Christopher Harper has been a successful freelance tech writer specializing in PC hardware and gaming since 2015, and ghostwrote for various B2B clients in High School before that. Outside of work, Christopher is best known to friends and rivals as an active competitive player in various eSports (particularly fighting games and arena shooters) and a purveyor of music ranging from Jimi Hendrix to Killer Mike to the Sonic Adventure 2 soundtrack.

  • Makaveli
    Tool looks good when will THG incorporate it into your reviews? :cool:
    Reply
  • DougMcC
    Physical reality constrains this to be a measure of mouse to ouput frame, right? You can't know how long from there to the result is reflected on the screen?
    Reply
  • JarredWaltonGPU
    DougMcC said:
    Physical reality constrains this to be a measure of mouse to ouput frame, right? You can't know how long from there to the result is reflected on the screen?
    Yeah, without a sensor on the display, you don't know for certain when it shows up. So this is really more of a tool to determine if drivers or whatever are adding latency AFAICT. Because some displays (especially older monitors) would add one or even two frames of processing latency. I remember testing this back in the day.
    Makaveli said:
    Tool looks good when will THG incorporate it into your reviews? :cool:
    Honestly, with FrameView already capturing similar data on some games, I think we're fine. I average the latency over all frames of the benchmark runs that I run, and it doesn't require a separate workload that takes additional time and effort to generate a number that may or may not be fully accurate. And since it's in software, we're basically only looking at latency measurements not counting the display (which is actually good unless you're doing a monitor review).
    Reply
  • Makaveli
    JarredWaltonGPU said:
    Yeah, without a sensor on the display, you don't know for certain when it shows up. So this is really more of a tool to determine if drivers or whatever are adding latency AFAICT. Because some displays (especially older monitors) would add one or even two frames of processing latency. I remember testing this back in the day.

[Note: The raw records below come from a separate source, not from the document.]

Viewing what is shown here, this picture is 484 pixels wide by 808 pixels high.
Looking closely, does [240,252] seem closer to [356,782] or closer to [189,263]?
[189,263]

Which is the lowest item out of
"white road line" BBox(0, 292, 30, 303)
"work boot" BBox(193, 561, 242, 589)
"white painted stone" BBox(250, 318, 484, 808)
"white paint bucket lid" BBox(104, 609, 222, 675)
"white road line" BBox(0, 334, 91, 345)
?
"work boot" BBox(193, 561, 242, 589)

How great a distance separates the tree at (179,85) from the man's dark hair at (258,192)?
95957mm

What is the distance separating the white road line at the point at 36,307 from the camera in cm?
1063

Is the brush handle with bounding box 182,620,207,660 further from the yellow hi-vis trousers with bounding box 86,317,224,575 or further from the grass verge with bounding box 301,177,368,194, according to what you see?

    Honestly, with FrameView already capturing similar data on some games, I think we're fine. I average the latency over all frames of the benchmark runs that I run, and it doesn't require a separate workload that takes additional time and effort to generate a number that may or may not be fully accurate. And since it's in software, we're basically only looking at latency measurements not counting the display (which is actually good unless you're doing a monitor review).
    Thank you for the quick response.

    Will you guys post an article about

    AMD Announces Full Support For Llama 3.1 AI Models Across EPYC CPUs, Instinct Accelerators, Ryzen AI NPUs & Radeon GPUs
    Reply
  • JarredWaltonGPU
    Makaveli said:
    AMD Announces Full Support For Llama 3.1 AI Models Across EPYC CPUs, Instinct Accelerators, Ryzen AI NPUs & Radeon GPUs
    I pitched it as a news story, it got turned down. Not really surprising, as stuff about AI and LLMs and such really doesn't do much traffic for us. Feels like unless it's a Really Big Deal (or something really funny or surprising), people are getting tired of hearing about AI. That Stack Overflow ban of OpenAI? That did a lot of traffic. Most other AI stories are about 2~5 percent of what that one article did. :-\
    Reply
  • Makaveli
    JarredWaltonGPU said:
    I pitched it as a news story, it got turned down. Not really surprising, as stuff about AI and LLMs and such really doesn't do much traffic for us. Feels like unless it's a Really Big Deal (or something really funny or surprising), people are getting tired of hearing about AI. That Stack Overflow ban of OpenAI? That did a lot of traffic. Most other AI stories are about 2~5 percent of what that one article did. :-\
    lol I had no idea thanks for the insight.

    On a side note I just got it up and running on my Radeon 7900XTX.

    Reply
  • hotaru251
    any chance to do a side by side comparison and see if its accurate vs the hardware alternative?